Sunday, December 14, 2014

Chew: Omnivore Edition, Volume 2

Just Desserts and Flambé
written by John Layman
art by Rob Guillory

In the elevator to Amelia Mintz's office floor at the Mercury Sun there's a memo posted:  "Vomit bags can be found near Amelia's desk.  —Mgmt" (Chew: Omnivore Edition, Volume 2: 61 [Chew #13: 7]).  Undoubtedly is a little (mostly) teasingly hostile office revenge for her nauseating reviews of D-grade restaurants in Taster's Choice, but it's also a nice anticipation for Colby's reaction to Tony and Amelia's kiss hello:  "Egad.  Where's a barf bag when ya need one?" (62 [8]).  Really, it's the little things.

Layman and Guillory have made a point to speckle their series with self-referential in-jokes, clever pop culture references (Fringe, in particular, is the gift that keeps on giving), and delightfully absurd background detail as a complement to the already delectable, bombastic physical humor, sardonic but often sweet dialogue, and often daffy plot action.

And John Colby is my favorite:
"Look, dickhead.  I just spent the better part of the morning convincing your current girlfriend you're not some sort of nutcase--  because you're holding on to the toe of your ex--who actually was a nutcase.  Don't go ruining all my hard work by starting a shit-fire--on our day off--with your family--who already hates you."  (Vol. 2: 121 [#15: 17])
He's simultaneously a loose cannon, who would fit comfortably in most rebel cop dramas, and one of the most personally intuitive and considerate characters in Chew.  Colby's defense of his partner Tony in his showdown with Savoy at Montero's mansion—and Tony's equally heartbreaking appreciation of his loyalty, holding his battered and unconscious body—exemplify just how strong a hold Layman has on his tonally expansive series.

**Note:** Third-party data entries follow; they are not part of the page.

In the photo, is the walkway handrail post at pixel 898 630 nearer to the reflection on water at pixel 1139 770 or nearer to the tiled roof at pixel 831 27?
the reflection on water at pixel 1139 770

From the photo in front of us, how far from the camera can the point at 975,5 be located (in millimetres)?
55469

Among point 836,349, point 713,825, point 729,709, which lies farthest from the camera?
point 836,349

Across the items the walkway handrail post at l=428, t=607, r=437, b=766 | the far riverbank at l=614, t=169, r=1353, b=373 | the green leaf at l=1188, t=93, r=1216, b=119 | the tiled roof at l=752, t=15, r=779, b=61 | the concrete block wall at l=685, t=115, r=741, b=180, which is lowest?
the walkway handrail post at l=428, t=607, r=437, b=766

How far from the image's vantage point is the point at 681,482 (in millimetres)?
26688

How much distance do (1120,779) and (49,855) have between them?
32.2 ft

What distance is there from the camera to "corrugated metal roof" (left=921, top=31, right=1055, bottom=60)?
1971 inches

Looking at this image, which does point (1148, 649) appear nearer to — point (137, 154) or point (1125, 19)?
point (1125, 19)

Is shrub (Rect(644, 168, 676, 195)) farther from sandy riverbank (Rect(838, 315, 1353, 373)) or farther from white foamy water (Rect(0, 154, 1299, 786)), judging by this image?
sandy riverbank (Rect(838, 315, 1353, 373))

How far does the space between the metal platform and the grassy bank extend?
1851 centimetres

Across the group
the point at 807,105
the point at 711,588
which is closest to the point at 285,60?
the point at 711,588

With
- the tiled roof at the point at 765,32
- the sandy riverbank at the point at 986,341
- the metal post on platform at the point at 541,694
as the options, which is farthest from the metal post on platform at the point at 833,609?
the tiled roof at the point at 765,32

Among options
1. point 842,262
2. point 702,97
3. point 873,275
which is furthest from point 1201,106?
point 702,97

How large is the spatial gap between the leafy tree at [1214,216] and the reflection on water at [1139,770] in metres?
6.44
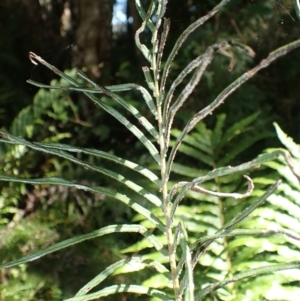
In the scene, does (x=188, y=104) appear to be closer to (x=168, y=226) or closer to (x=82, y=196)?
(x=82, y=196)

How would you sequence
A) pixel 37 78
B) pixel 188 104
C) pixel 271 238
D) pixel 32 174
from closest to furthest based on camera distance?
pixel 271 238 → pixel 32 174 → pixel 188 104 → pixel 37 78

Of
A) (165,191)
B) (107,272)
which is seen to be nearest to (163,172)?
(165,191)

Just Desserts is quite a personal departure for Chew's protagonist.  His romance with saboscrivener journalist Amelia Mintz is in its early blush, and his rivalry with former partner and rogue cibopath Mason Savoy returns to the fore.  But in the collision between Tony's compartmentalized lives, his family has to win:  bitter older sister Rosemary, her matchy-matchy husband Tang Shen, their children Chip and Bree Chu-Shen, Tony's effervescent twin sister Toni (Antonelle) Chu, older brother and black-market poultry cook Chow, transvestite—or transsexual—younger brother Harold (aka, Miso Honey), younger sister Sage, mother Bao, and grandfather Ong.  Their Thanksgiving dinner together is borderline epic, and not just because it ends with flaming alien writing across the sky, worthy every bit of Guillory's "Last Supper" spoof cover.  The biggest surprise, however, is Olive, Tony's very teenage daughter.  She's a surprise—and potentially a deal-breaking complication for their relationship—to Amelia, but in the moment of fear, staring into the fire-writing across the Thanksgiving sky, Tony, Amelia, and Olive find themselves holding hands with all the promise of a very real (if culinarily unconventional) family.

Ostensibly about the mysterious—perhaps alien—fiery message in the sky, Flambé explodes the poultry conspiracies even as it shies away from enforcement of the poultry prohibition with the apocalypse seemingly at hand.  Tony's new partner Caesar Valenzano is Savoy's old partner, and they're still in illicit cahoots; former FDA agent and self-destructing voresoph Daniel Migdalo has apparently eaten himself into perfect, genius understanding of the whole thing but flings himself out of his apartment lunging for breath mints; an angsty high-schooler with a new food power apparently takes down a space station studying zero-gravity food, including a gallsaberry targeted by the mysterious "vampire"; anti-prohibition revolutionaries making meteor-metal bullets; solar-mutated, zero-gravity babies conceived by NASA scientists in a panicked directive to save the human race during the avian flu pandemic; and an egg-worshipping cult with scripture in a mysterious language.

But in all of the potentially world-ending machinations, Flambé's most victorious turn comes from a death-wielding gamecock: "Concentrated mayhem.  Feathers, rage and hate. *P*O*Y*O*!!!*" (Vol. 2: 196 [#18: 21]).  He's taken down innumerable rooster peers, a fighting cock crime boss and his muscle, and now the army of bio-terrorist General Jontongjoo.

[unnamed]:  someone who can determine all the constituent ingredients (chemically) of a food dish only by its taste.

Voresoph:  someone whose intelligence is directly correlated with how much food he or she ingests.  The more one eats, the smarter one gets.

[unnamed]:  someone who can compose recipes that control other people.